EXERCISE AIM
If a line below contains the word "support", count it; give only the total.

MATERIAL SHOWN

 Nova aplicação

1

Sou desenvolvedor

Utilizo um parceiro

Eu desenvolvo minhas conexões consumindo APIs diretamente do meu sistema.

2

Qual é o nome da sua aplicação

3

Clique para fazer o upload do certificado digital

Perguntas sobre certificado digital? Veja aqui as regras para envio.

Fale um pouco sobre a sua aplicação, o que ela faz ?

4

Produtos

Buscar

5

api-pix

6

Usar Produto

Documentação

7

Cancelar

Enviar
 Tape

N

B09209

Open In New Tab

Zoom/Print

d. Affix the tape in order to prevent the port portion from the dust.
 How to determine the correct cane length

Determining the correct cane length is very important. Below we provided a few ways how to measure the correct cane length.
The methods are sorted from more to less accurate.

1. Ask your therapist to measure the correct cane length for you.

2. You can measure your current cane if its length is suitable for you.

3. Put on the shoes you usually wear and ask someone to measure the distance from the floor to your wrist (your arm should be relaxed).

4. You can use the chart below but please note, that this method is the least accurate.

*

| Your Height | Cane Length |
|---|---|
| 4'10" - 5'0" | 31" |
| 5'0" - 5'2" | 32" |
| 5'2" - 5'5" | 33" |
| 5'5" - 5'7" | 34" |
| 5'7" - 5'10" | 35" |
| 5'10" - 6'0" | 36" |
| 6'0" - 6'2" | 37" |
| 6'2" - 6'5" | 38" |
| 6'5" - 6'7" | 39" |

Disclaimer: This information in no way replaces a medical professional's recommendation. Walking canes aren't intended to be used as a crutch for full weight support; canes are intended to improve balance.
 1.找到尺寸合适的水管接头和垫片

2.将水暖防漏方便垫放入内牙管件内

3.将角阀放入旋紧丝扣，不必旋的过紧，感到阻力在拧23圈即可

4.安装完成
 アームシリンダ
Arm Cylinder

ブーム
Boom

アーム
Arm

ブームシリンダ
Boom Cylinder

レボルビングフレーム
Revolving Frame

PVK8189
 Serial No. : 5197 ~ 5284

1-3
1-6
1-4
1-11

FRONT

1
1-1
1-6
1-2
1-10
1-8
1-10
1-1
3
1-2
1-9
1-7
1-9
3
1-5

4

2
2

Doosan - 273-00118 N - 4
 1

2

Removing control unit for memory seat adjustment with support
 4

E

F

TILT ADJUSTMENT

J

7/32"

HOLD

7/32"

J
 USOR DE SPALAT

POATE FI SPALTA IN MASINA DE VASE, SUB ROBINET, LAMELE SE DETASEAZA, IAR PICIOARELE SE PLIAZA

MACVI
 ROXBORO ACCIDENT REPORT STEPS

TASK RESULT
2